Swap "green leaf" for "leaf" throughout the records below, and reproduce them with nothing else changed. Leave the pictures out of your answer.

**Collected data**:
##############################
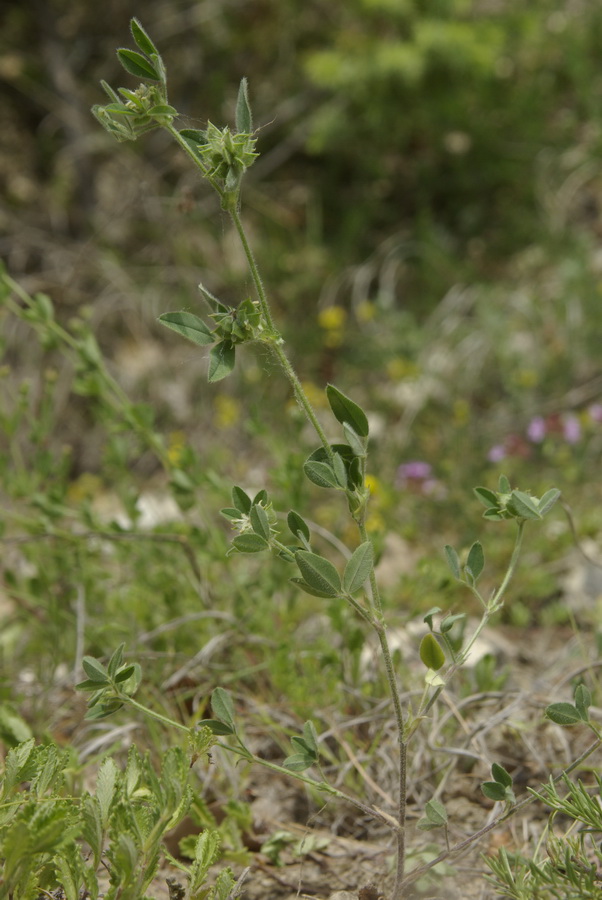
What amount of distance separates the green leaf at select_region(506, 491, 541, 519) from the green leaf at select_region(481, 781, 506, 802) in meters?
0.39

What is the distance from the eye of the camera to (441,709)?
1.70 metres

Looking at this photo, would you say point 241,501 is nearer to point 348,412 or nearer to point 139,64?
point 348,412

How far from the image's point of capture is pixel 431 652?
116 centimetres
##############################
**OUTPUT OF THE EXERCISE**:
What amount of distance separates the leaf at select_region(506, 491, 541, 519) from the leaf at select_region(481, 781, 506, 802) in meters?
0.39

What is the distance from the eye of the camera to (441,709)?
1.70 metres

Looking at this photo, would you say point 241,501 is nearer to point 348,412 or nearer to point 139,64?
point 348,412

How far from the image's point of capture is pixel 431 652?
116 centimetres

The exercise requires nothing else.